C’est ainsi que fonctionnent en partie les Etats-Unis.
C’est par exemple aussi avec cette méthode que la Chine rattrape à grand galop son retard, avec une efficacité masquée par le fait que les classements scientifiques ne recensent que les publications en anglais, alors que 2/3 produites par la Chine le sont en chinois.
Enfin troisièmement, il convient de faire revenir l’Europe, moins brouillonne et plus sûre, au cœur des politiques et dans le cœur des peuples !
Mutualiser nos recherches, nos forces, nos volontés, et pas seulement nos dettes et handicaps, n’est plus aujourd’hui un Idéal intelligent mais plus prosaïquement une nécessité. Car nos concurrents d’aujourd’hui et peut-être nos adversaires de demain sont communs à tous les pays d’Europe, qui en est leur principale cible.
Il faut savoir redonner un sens à la dépense publique (et pas un sens unique) à tous ses niveaux, donc réfléchir, analyser, décider et communiquer. Ecouter aussi car les peuples ont à dire et chaque catégorie, de manière transnationale, sait proposer, aux niveaux patronal, syndical, par métier, par sensibilité, par philosophie peut et doit apporter sa pierre.
Pour cela il nous faut donner autant de perspectives que d’espoirs à des Européens, des Français, notamment nos jeunes, de plus en plus anxieux à juste titre on l’a vu, mais aussi de plus en plus savants et impliqués, qui sont pour l’émulation mais qui refusent une concurrence interne stérile, qui sont pour une consolidation de nos ressources et savoirs, pour construire ensemble et non pas pour un espace rétréci dans ses ambitions et handicapé par des règles concurrentielles qui ne s’appliquent qu’à ceux qui s’en réclament exonérant de toute contrainte les acteurs extra-territoriaux. Cette proposition n’est pas une révolution mais une remise en ordre de marche, constructive et politique. Ce bon sens, les peuples vont l’imposer.

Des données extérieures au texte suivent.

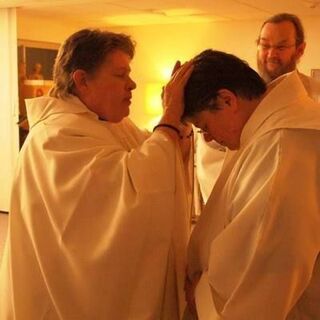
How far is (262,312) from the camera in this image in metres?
1.09

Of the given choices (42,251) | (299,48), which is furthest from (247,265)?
(299,48)

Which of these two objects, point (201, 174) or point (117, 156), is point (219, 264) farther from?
point (201, 174)

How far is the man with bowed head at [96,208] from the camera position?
129 cm

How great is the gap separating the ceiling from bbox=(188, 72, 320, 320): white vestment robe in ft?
13.9

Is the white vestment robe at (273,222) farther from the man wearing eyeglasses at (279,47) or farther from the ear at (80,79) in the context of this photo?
the man wearing eyeglasses at (279,47)

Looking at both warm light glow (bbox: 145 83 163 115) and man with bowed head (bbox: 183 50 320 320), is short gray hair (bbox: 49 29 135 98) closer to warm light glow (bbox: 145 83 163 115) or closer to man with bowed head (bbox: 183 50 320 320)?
man with bowed head (bbox: 183 50 320 320)

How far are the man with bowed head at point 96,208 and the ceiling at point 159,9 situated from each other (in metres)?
3.99

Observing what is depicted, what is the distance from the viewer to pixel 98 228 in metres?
1.32

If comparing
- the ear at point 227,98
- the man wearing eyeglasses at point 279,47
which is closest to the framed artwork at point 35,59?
the man wearing eyeglasses at point 279,47

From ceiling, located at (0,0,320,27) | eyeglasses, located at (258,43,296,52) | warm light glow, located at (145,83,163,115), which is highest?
ceiling, located at (0,0,320,27)

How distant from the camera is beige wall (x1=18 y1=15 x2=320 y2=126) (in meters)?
6.03

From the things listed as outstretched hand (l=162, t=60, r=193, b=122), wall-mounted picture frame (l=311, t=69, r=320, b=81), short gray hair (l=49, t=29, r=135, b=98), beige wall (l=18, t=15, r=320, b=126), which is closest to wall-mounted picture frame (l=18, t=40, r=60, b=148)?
beige wall (l=18, t=15, r=320, b=126)

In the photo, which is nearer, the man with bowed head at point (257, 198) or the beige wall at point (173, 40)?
the man with bowed head at point (257, 198)

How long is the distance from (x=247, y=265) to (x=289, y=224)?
4.7 inches
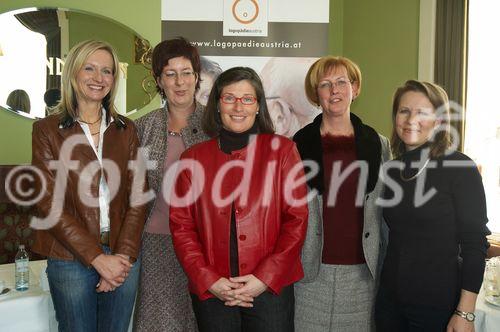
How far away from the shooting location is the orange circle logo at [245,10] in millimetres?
2539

Nous comprenons que notre place est à prendre et que nos positions sont ouvertes. Il ne faut pas s’en plaindre mais s’en féliciter, et très vite agir et reconquérir positivement et pacifiquement bien sûr sur les plans économiques, culturels et sociaux un monde qui nous regarde autant qu’il nous lorgne et qui a plus que jamais besoin de nos valeurs.
Et ainsi chacun allant dans le même sens – un sens voulu autant que consenti – pourra s’engager à apporter financièrement et spirituellement à cette construction politique sur le plan national puis européen, nécessaire et donc juste.
Vers un Pacte fiscal
Les dirigeants doivent donc, de manière courageuse, proposer un véritable contrat fiscal à chacun, devenu garant, et respecter un contrat social, protégeant plus qu’assistant, volontaire plus qu’inhibant, porteur d’avenir tangible pour la jeunesse plus que de rêves.
C’est ce contrat fiscal entre acteurs impliqués et responsables et reconnus comme tels, qui tient compte des réalités difficiles du moment, auxquelles chacun doit contribuer et qui doit être établi sur le long terme, que l’on doit mettre en place. Vite. Avec des règles simples parmi lesquelles on regardera favorablement les 10 suivantes :
1) Une règle d’or sur les dépenses primaires, évoquée (ironie de l’histoire) dès 1975 par François Mitterrand, alors 1er secrétaire du PS. Une règle d’or qui exclut les investissements de recherche, de défense et de coopération au développement du tiers monde, ces points devant être mutualisés à terme car ils concernent tous les Européens. Et une règle d’or enfin qui tienne compte des besoins spécifiques liés au dynamisme démographique de chaque entité
2) Délivrance d’un quitus fiscal réel, pour les exilés fiscaux hors expatriés temporaires, incluant la contribution au remboursement de la dette des Etats d’origines (non pas les 120.000 € par foyer français mais au prorata des richesses non productives possédées sur le territoire avant le départ, soit 1,5M€ de plus pour Gérard Depardieu par exemple, ce dernier ayant plus contesté les manières que les fonds…)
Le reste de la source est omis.